I remember how it used to be
You never was this nice, you can't fool me
As baseball fans, we of course all have a pocket of Daniel Nava memories to warm our cockles throughout winter’s endless night. Remember when he hit a grand slam off Joe Blanton to give the Red Sox the lead over the Phillies on the first pitch of his first major league at-bat? Folks, I don’t shut up about it.
But it hasn’t been all humiliations of Joe Blanton along the way. Nava had come off the bench and traumatized a few hurlers in some key spots going into this season, and had a torrid 2013 that seems to have set the bar high both numbers and health-wise. But as the Phillies were signing 33-year-old (now 34) Daniel Nava to a minor league deal in December 2016, MLB Trade Rumors reminded us that, “It has been some time since Nava was a productive major leaguer.” He hit .303 with an .821 OPS for the Red Sox in 2013 and was rewarded a World Series ring for his trouble. But he was a long way from being that player four years later, with the representatives of a last place team sitting across from him, handing him a pen.
“You never was this nice,” Matt Klentak seemed to be saying by offering Nava a minor league deal. “You can’t fool me.”
Now you talkin' like you made a change
The more you talk, the more things sound the same
Everybody seemed to know and understand who Nava was. When he was brought on board there was no such thing as outfielder Rhys Hoskins or professional inside-the-park-home-run hitter Nick Williams. There was just center fielder Odubel Herrera and two spots veterans were going to fill on either side of him.
Therefore, there was no real reason to assume Nava would be anything more than outfield depth with the occasional pop in sporadic playing time. Filling the teeniest of holes on Rays, Angels, and Royals rosters, Nava was a flickering presence, always hindered by injury or inconsistency. Change was tough to make when he was only getting into 40-50 games a year. He knew how to hit minor league pitching, at least.
Naturally, then, in his first Phillies appearance, he clattered two baseballs off the soaking wet, empty seats of Great American Ball Park on April 6 in his first two Phillies AB.
What makes you think you can just walk back into her life
Without a good fight?
Indeed. The Good Phight did play a huge role in Nava’s 2017 season.

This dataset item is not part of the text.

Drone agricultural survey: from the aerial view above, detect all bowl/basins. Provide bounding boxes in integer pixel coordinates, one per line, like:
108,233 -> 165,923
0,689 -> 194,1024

Sorry, I’m not really paying attention.
I just sit back and watch you make a fool of yourself
Cuz you're just wasting your time, oh
This is sort of a mean song, isn’t it? Like, it’s probably deserved to whoever they’re singing to, but if anyone were to use it as a framing device to review a perfectly friendly major league player’s solid year, it could come across as needlessly harsh.
Nava did not make a fool of himself, being the name I kept shouting when people asked who the Phillies could deal at the trade deadline. When everything calmed down on August 1, Nava was essentially the only veteran who hadn’t been dealt or cut.
“And now it’s time for breakdown,” the baseball gods said, and Nava’s body did break down. He ducked out of view with a recurring hamstring issue and was missed by Matt Klentak’s feverish dealing. He could have found a good home somewhere, too; on July 21 he was slashing .303/.400/.408 through 65 games. Returning from the DL, he wasted no time, logging a three-hit game on August 5 and finishing the season hitting .301 in 80 games and offering the Phillies 1.2 WAR.
No, you're never gonna get it
Never ever gonna get it (no, not this time)
No, you're never gonna get it (my love)
Never ever gonna get it
He did, though. Nava got it. If it weren’t for injuries, Nava was on pace to be one of the Phillies’ best hitters in 2017, continuing the story of his career that’s basically just a series of shorter, smaller underdog redemption stories. Who knows where Nava will wind up in 2018, but it will be (bold prediction forthcoming) somewhere—he hit .341 vs. RHP this year, and, when available, was at least consistently flirting with a .300 overall BA.
A team needing some left-handed veteran bench grit or at least one game-winning home run at a moment no one was expecting? You’re never gonna get it anywhere else than Daniel Nava.*
*I mean, probably this is untrue but those are the lyrics and I cannot change them.